Les vols se déroulaient avant 9 heures le matin, heure à laquelle les criquets sont secs et peuvent prendre leur envol.
Les vols du JU 52 étaient effectués en rase motte à 5 ou 10 mètres ce qui nécessitait une vigilance accrue. La difficulté provenait du fait que lorsque surgissait un champ de tomates ou de toute autre culture comestible, il fallait cesser immédiatement l'épandage au risque d'anéantir les productions. Il était interdit de traiter les criquets en vol car ces derniers en obstruant les orifices de refroidissement d'huile moteur provoquaient surchauffe et arrêts des moteurs.

 

 

Les criquets pèlerins se cantonnaient au Maroc dans les années 50 dans les zones arides du continent africain.

Durée du développement : œufs : 12 à 15 jours ; larves : 4 à 6 semaines ; adultes : longévité 3 mois.
La femelle fécondatrice cherche un terrain meuble et suffisamment humide ; avec son abdomen, elle fore un trou, enfouit les œufs (une centaine) puis rebouche le trou.
La larve qui sort ensuite, a la forme d'un petit ver de terre. René Bourneton raconte qu'il a vu en Mauritanie des km2 recouverts d'une épaisseur de 5 cm de larves verdâtres formant une gadoue dans la région d'Akjoult.

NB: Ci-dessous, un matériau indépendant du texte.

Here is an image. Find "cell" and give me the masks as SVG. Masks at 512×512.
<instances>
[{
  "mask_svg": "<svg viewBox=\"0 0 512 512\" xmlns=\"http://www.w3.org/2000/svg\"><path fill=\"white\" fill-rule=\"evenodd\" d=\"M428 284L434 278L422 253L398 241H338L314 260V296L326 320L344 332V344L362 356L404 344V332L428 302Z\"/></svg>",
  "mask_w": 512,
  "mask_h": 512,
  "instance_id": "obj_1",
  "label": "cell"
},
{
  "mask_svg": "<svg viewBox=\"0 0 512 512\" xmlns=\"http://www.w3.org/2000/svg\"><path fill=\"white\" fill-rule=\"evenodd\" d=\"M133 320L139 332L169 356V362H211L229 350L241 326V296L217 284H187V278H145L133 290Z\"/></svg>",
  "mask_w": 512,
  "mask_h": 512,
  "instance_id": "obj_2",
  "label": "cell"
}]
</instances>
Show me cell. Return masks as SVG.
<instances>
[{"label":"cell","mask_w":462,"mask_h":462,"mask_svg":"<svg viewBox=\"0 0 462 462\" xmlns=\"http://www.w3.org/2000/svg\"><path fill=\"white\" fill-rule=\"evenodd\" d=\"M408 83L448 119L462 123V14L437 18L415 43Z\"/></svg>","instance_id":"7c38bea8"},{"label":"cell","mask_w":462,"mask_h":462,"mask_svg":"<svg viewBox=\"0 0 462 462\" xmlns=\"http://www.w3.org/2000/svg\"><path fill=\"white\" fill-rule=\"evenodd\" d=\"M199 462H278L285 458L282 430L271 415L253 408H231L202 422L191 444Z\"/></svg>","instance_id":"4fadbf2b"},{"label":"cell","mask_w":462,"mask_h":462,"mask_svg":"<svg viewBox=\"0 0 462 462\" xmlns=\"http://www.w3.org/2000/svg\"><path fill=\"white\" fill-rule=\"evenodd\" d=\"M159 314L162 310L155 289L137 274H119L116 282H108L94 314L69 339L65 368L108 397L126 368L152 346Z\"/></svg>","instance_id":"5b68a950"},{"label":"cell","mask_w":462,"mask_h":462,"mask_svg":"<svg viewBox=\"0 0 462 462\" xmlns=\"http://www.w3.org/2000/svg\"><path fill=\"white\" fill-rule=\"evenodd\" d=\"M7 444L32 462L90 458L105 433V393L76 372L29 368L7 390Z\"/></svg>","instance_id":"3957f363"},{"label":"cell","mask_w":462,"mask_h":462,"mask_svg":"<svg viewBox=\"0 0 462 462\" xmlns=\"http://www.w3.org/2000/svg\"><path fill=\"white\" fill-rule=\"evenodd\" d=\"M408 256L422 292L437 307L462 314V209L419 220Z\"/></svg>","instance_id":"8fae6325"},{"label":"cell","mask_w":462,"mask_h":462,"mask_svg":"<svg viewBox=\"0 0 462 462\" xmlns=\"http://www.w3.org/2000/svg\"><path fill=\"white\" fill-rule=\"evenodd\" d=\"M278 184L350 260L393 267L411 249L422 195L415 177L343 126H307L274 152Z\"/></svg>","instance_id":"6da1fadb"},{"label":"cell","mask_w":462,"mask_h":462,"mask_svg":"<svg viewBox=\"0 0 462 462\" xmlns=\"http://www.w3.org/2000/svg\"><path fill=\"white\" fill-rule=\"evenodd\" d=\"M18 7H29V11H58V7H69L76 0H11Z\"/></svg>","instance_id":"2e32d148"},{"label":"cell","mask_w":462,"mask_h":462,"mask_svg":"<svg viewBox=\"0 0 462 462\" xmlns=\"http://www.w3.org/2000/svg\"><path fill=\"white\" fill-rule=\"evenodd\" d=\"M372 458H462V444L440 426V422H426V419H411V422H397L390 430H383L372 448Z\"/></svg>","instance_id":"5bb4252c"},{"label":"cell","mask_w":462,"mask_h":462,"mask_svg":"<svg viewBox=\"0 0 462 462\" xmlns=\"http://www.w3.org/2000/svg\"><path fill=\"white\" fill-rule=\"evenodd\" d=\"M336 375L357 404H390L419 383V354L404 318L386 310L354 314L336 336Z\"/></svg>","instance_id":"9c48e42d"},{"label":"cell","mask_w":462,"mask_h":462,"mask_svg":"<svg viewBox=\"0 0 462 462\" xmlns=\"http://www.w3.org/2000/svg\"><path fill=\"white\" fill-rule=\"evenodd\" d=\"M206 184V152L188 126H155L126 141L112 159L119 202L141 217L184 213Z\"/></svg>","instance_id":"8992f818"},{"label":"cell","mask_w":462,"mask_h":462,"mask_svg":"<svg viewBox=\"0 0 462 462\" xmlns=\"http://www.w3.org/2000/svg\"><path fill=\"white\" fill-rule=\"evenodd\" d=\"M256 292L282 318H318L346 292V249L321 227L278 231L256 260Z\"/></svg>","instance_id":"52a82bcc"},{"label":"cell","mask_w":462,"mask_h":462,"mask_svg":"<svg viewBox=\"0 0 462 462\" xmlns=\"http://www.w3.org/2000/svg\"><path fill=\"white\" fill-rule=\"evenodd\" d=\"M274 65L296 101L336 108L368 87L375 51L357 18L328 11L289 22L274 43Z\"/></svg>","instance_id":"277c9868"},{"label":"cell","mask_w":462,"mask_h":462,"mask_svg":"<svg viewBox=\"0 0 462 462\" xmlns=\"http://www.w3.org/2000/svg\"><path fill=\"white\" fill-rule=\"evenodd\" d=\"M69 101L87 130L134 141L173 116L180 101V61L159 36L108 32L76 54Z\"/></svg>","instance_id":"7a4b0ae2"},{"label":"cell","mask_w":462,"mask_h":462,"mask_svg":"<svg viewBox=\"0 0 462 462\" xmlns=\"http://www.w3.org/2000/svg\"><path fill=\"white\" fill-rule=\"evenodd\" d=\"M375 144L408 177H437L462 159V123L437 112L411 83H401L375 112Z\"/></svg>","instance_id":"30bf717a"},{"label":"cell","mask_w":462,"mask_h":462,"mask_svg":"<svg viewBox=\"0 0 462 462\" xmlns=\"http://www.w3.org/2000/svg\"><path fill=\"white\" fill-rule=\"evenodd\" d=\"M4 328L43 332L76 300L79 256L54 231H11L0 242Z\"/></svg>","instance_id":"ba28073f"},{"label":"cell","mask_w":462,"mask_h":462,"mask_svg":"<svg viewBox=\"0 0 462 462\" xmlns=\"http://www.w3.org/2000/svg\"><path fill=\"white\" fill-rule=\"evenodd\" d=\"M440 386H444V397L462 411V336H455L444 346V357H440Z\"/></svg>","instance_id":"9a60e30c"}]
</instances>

Pour passer de l'état de larve à celui d'adulte, le criquet subit 5 mues.
Le criquet ne peut voler qu'à une température comprise entre 20 et 40° C. Quand il fait trop chaud, l'essaim se pose si possible à l'ombre. Il peut transiter de nuit.

Il consomme son propre poids (soit 2 grammes de feuilles chaque jour). Il a été calculé qu'une tonne de criquets consomme chaque jour une quantité de végétaux équivalant à celle qu'ingurgiterait dix éléphants ou 20 chameaux.

La vitesse de déplacement varie selon le vent ; on a vu des essaims faire 300 à 1 000 kms au-dessus de la mer.

 

Avant les traitements, les populations mangeaient les sauterelles ; René Bourneton se souvient qu'au souk d'Inezgane entre 1955 et 1960, il y avait des gros tas de sauterelles grillées que les autochtones vendaient. René se souvient des sauterelles qui séchaient au soleil sur les toits plats des mechtas dans l'Anti-Atlas.

 souvenir de sauterelles -Lahsen Roussafi

 


René n'a jamais eu l'occasion de rentrer dans un essaim de sauterelles en vol, effectuant des rase-mottes tôt le matin quand les sauterelles sont encore au sol de 6 h à 10h du matin.
En transit vers le lieu d'épandage, il eut droit à la queue d'un vol et les vitres furent sales d'insectes écrasées ; quand René ouvrit le petite fenêtre à droite du Ju 52, il reçut à 200 km/heure un criquet sur son casque !

À la fin de son affectation, René Bourneton reçut en remerciement du personnel du PC chérifien des Aït Melloul, un criquet métallique ! L'officier de liaison marine-civile quant à lui, aurait reçu le mérite agricole marocain.